■ QUESTIONS ON THE MATERIAL
1/ In the comment about qi below, what do the qigong adherents the writer met believe qi to be?
2/ Continue the comment about qi below, picking up after its final sentence.

Of course, like so many other things, this often gets misinterpreted by superstitious or manipulative groups for their own purposes, so I completely understand that most people today would only be aware of the unnatural claims. Empty barrels make the most noise, as it's said.

Back on topic, I'd like to thank those up-thread who offered good observations from their own experiences of these shows. I had considered going to one of them for the entertainment value, but am grateful for the advanced warning that overt proselytizing might be involved.

Ahh, I think I see the root of the confusion. The word “qi” is a fuzzy word in Mandarin, and even more so in English. It has specific meanings that vary from different religions, and different meanings yet from the devote to its common use by everyone else.
The “qi” in “qigong” is very different than the way it is used in your martial art school (?). I have spent much time in China, and attended lectures of “qigong” adherents in academic settings, as well as spoken with adherents on the street there and in the USA. These people believe in qi as a supernatural energy that can directly change the material world. It is not at all metaphorical to them.

■ INFORMATION SUPPLIED
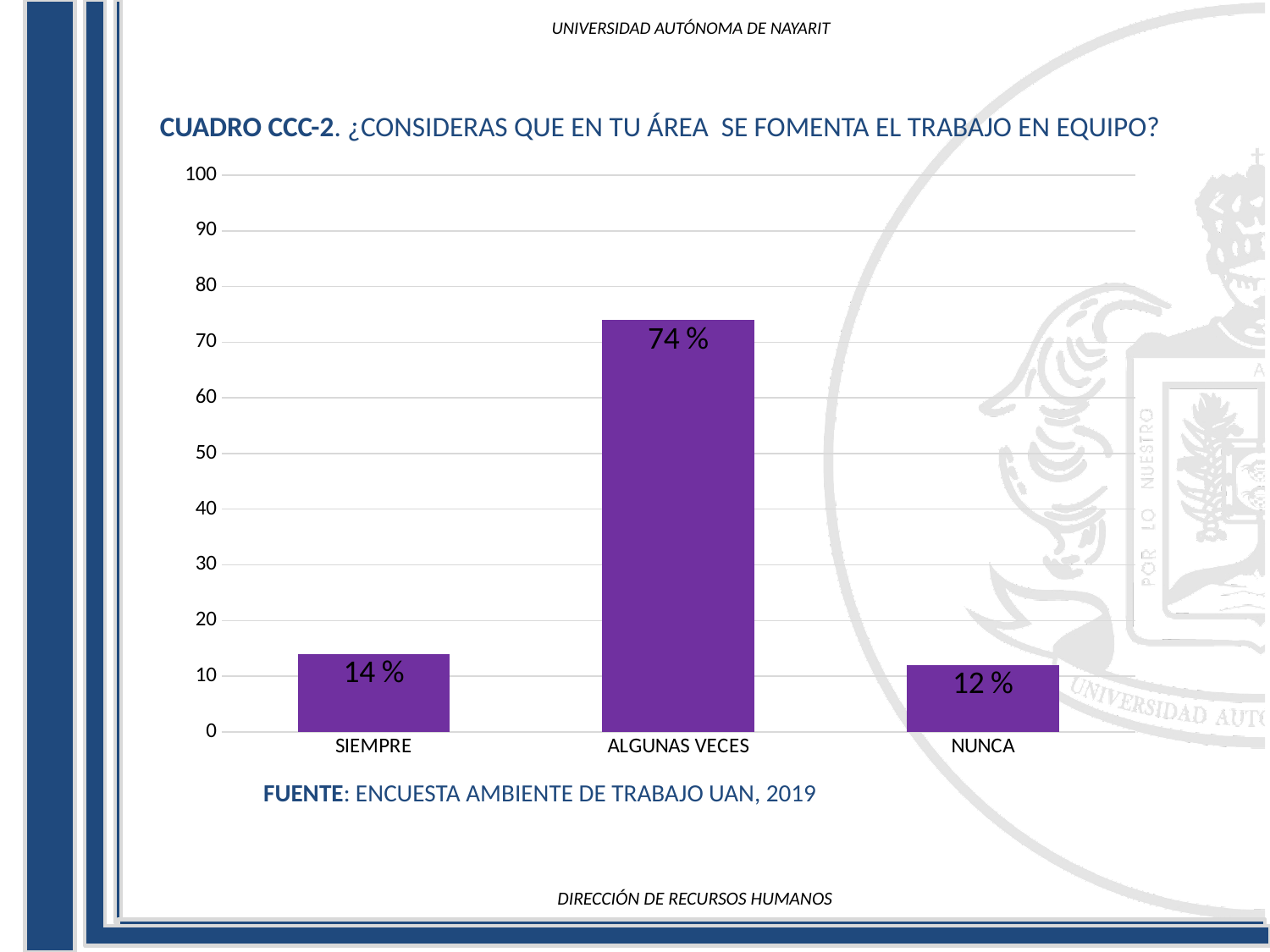
Is the value for ALGUNAS VECES greater or less than 50? greater Which category has the highest value? ALGUNAS VECES Which category has the lowest value? NUNCA What is the value for NUNCA? 12 % How many categories are shown on the x axis? 3 Which is larger, the value for SIEMPRE or the value for NUNCA? SIEMPRE What is the value for ALGUNAS VECES? 74 % What source is cited below the chart? ENCUESTA AMBIENTE DE TRABAJO UAN, 2019 What is the value for SIEMPRE? 14 % What is the difference between the values for ALGUNAS VECES and SIEMPRE? 60 % What kind of chart is shown on the slide? bar chart What is the difference between the values for SIEMPRE and NUNCA? 2 %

■ ANSWERS IN ORDER
1/ A supernatural energy that can directly change the material world.

2/
I was using “qi” in the same sense as the Falun Gong adherents. It sounds like you are the member of a martial art school that used to use the trappings of Chinese mysticism, but has pulled back from it now that martial arts are again seen in terms of practical application. Unless you are learning Ninjitsu from a school certified by Ashida Kim the use of “qi” by your instructors is very different than the use of the word by Falun Gong followers. They would find your instructor’s use of the word “qi” patronizing and insulting.

(Assuming I understand correctly that the instructors in your martial arts school use “qi” as a metaphor for things based in the material world, you are being rather coy about all this, and I am not 100% sure I understand you.)